─── Records for the task ───
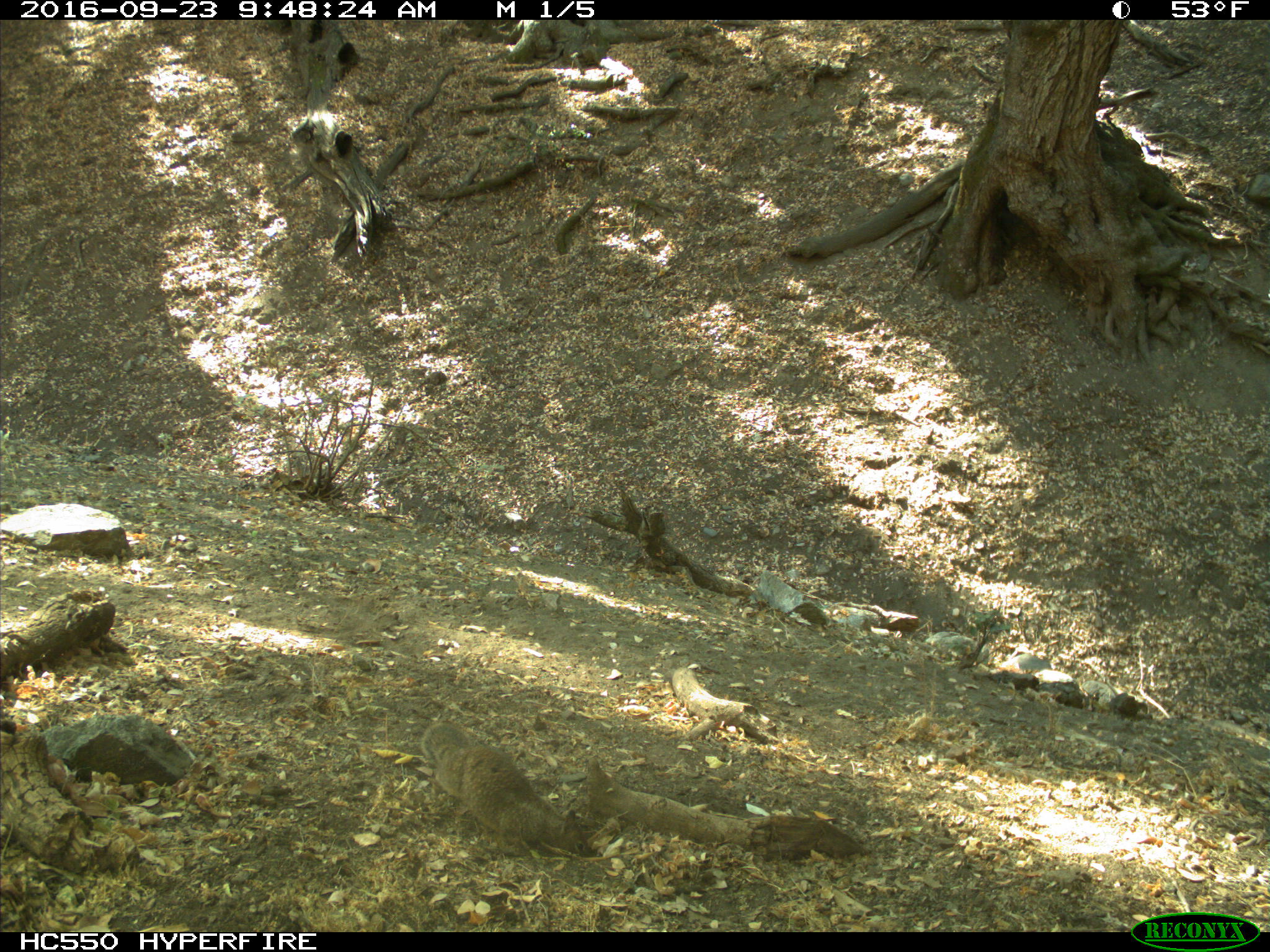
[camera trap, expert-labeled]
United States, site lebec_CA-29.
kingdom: Animalia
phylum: Chordata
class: Mammalia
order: Rodentia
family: Sciuridae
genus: Otospermophilus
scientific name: Otospermophilus beecheyi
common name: california ground squirrel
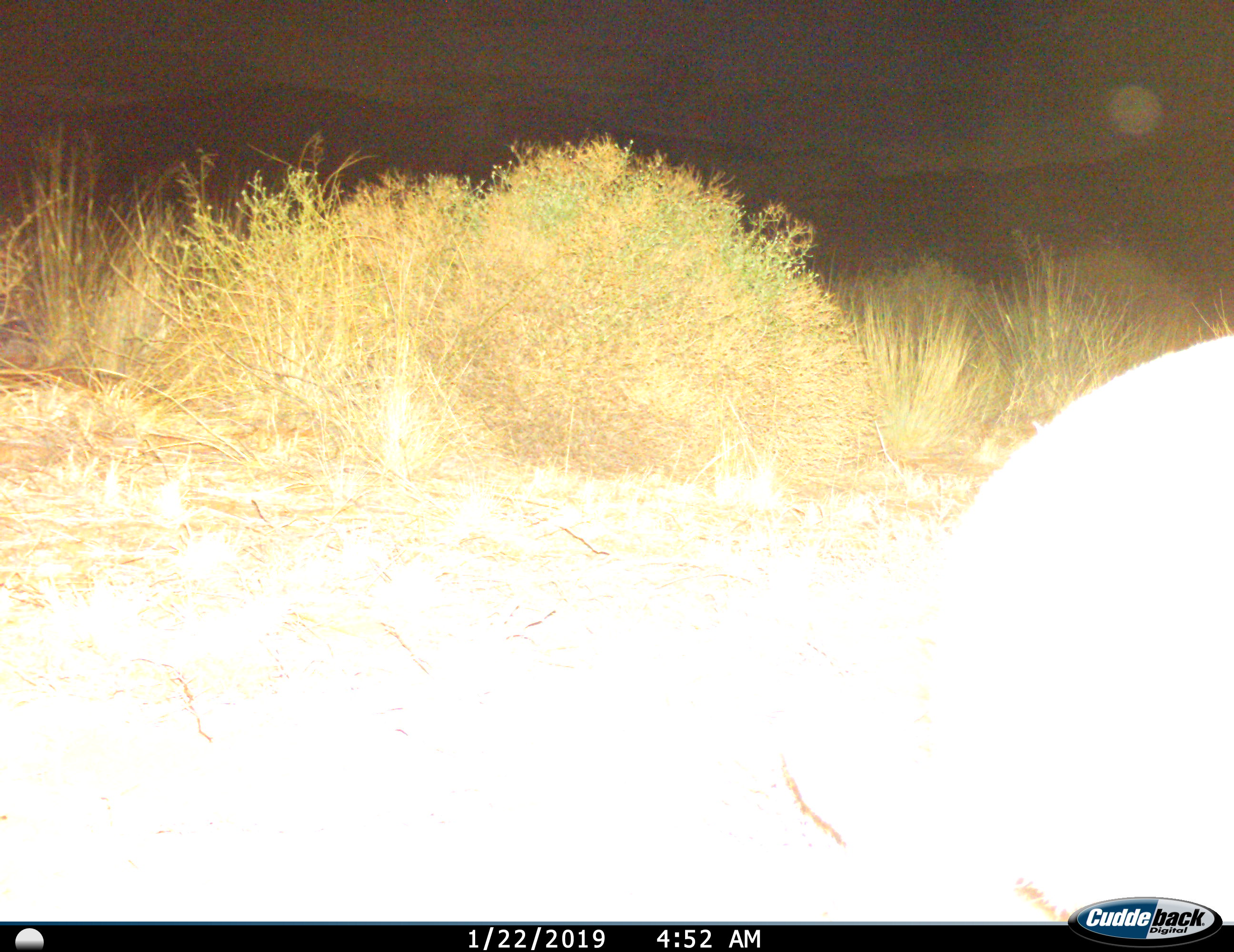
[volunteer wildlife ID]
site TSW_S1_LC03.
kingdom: Animalia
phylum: Chordata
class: Mammalia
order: Artiodactyla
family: Bovidae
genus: Sylvicapra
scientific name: Sylvicapra grimmia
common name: common duiker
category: duikercommongrey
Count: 1.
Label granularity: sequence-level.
───
— Work instructions —
Start at the line containing "[volunteer wildlife ID]" and print each line exactly until the listing ends, keeping the final line too.

— Result —
[volunteer wildlife ID]
site TSW_S1_LC03.
kingdom: Animalia
phylum: Chordata
class: Mammalia
order: Artiodactyla
family: Bovidae
genus: Sylvicapra
scientific name: Sylvicapra grimmia
common name: common duiker
category: duikercommongrey
Count: 1.
Label granularity: sequence-level.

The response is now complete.